Bernhard Augustin, langjähriger Stader DFB-Stützpunktkoordinator, nennt einen weiteren Kandidaten: „In der Diskussion vergisst man Kroatien schnell. Die haben überdurchschnittlich starke Spieler.“

Bernhard Augustin befürwortet den radikalen Schnitt in der Kaderplanung von Julian Nagelsmann. Foto: Privat
Wie schneidet Deutschland ab?
Für viele zählt Deutschland wegen des Heimvorteils ebenfalls zum Favoritenkreis. „Das Halbfinale ist Pflicht“, sagt Augustin. Nagelsmann sei bei der Kaderzusammenstellung mutig gewesen.
Augustin befürwortet es, um Führungsspieler wie Müller, Neuer und Kroos ein Team aus jungen Spielen zu bauen. „Das ist eine richtig gute Mischung. Da wird etwas zusammenwachsen“, sagt er.

Für Benjamin Zielke ist Deutschland mit Toni Kroos einer der Favoriten. Foto: Struwe
Die Rückkehr von Toni Kroos werde ein wichtiger Faktor sein, glaubt Benjamin Zielke von D/A. „Ich habe ihn im Champions-League-Halbfinale in München gesehen. Wie er den Takt vorgibt, ist beeindruckend.“
Filippo Callerame weiß: „Kroos hat mit Jamal Musiala und Florian Wirtz Spieler vor sich, die er perfekt bedienen kann, weil sie Bock auf den Ball haben.“ Robert Andrich als Abräumer sei ein passendes Puzzlestück.
Hat Nagelsmann bei der Kadernominierung wirklich alles richtig gemacht?
Dass verdiente Spieler wie Leon Goretzka und Mats Hummels nicht im EM-Kader stehen, sorgte für Schlagzeilen. „Das sind grundsätzlich Spieler, die es verdient hätten“, sagt Benjamin Zielke. Ob sie sich mit kleineren Rollen zufriedengeben würden, sei aber fraglich.
D/A-Sportdirektor Behrmann glaubt hingegen, dass Hummels sich unterordnen könne. „Aber vielleicht ist der Name zu mächtig.“ Was Behrmann meint: Nicht Hummels selbst, sondern Medien könnten Druck ausüben und für Störfeuer sorgen.
Silke Blank aus dem Vorstand der VSV Hedendorf/Neukloster hätte Manuel Neuer nicht als Nummer 1 mitgenommen. Die überraschende Nominierung von Maximilian Beyer hält sie für stark.

(GESPEICHERTE DATEN)
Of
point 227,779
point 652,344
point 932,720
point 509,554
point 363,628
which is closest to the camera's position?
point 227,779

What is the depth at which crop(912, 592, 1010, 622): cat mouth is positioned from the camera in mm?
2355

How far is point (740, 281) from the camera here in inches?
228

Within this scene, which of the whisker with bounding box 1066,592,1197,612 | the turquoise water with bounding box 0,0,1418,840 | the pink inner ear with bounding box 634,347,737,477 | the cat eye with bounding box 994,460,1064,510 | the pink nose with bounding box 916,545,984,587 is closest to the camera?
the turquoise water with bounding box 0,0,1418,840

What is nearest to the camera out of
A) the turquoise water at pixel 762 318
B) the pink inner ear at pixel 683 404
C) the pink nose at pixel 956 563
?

(ÜBUNGSAUFGABEN)
a - Schreib aus dem Text zur EM den Abschnitt ab, der bei „Für viele zählt“ beginnt und bei „Kaderzusammenstellung mutig gewesen.“ endet.
b - Wie könnte der Text über die deutschen EM-Chancen weitergehen? Setze ihn im Anschluss an seinen letzten Satz fort.

(ANTWORTEN)
a -
Für viele zählt Deutschland wegen des Heimvorteils ebenfalls zum Favoritenkreis. „Das Halbfinale ist Pflicht“, sagt Augustin. Nagelsmann sei bei der Kaderzusammenstellung mutig gewesen.

b -
Norman Pehmüller ist begeistert, dass Maximilian Beier, Chris Führich und Deniz Undav dabei sind. „Ich finde gut, dass Nagelsmann die Neuen ranlässt.“

Laut Matthias Quadt haben die kleinen Fußballnationen aufgeholt. Foto: Struwe
Welche Außenseiter sind für eine Überraschung gut?
Bei der WM 2022 stieß Marokko bis ins Halbfinale vor, während der EM 2020 erreichte Dänemark das Halbfinale und die Schweiz schickte im Achtelfinale Frankreich nach Hause. Überraschungen häufen sich.
„Das Niveau ist in der Breite deutlich höher als noch vor 20 Jahren“, sagt Matthias Quadt. Er rechnet mit starken Auftritten der Österreicher. Auch die Ukraine sollte man im Auge behalten, finden Silke Blank, Laura Hellwege und Vanessa Peters.

Nico Matern könnte wieder Glücksbringer sein. Foto: Berlin
Ist das EM-Fieber bereits ausgebrochen?
Die letzten Vorbereitungsspiele haben bei Behrmann Lust auf mehr gemacht. „Man spürt eine andere Einstellung und Mentalität. Die Spieler zeigen, dass sie wollen“, findet der 34-Jährige.
Eine Euphorie will bislang aber nicht aufkommen. „Die Hoffnungen auf ein Erlebnis wie bei der Heim-WM 2006 spürt man, aber der frustrierende Stachel der letzten Jahre sitzt noch tief“, so Laura Hellwege.
Alle glauben: Spätestens, wenn der Ball rollt, geht der Puls hoch. Und vielleicht ist Nico Matern wieder Glücksbringer. „Ich habe das Eröffnungsspiel 2014 im Ausland verfolgt. Ich bin jetzt wieder im Urlaub, vielleicht bringt es erneut Glück.“ 2014 gewann Deutschland die Weltmeisterschaft.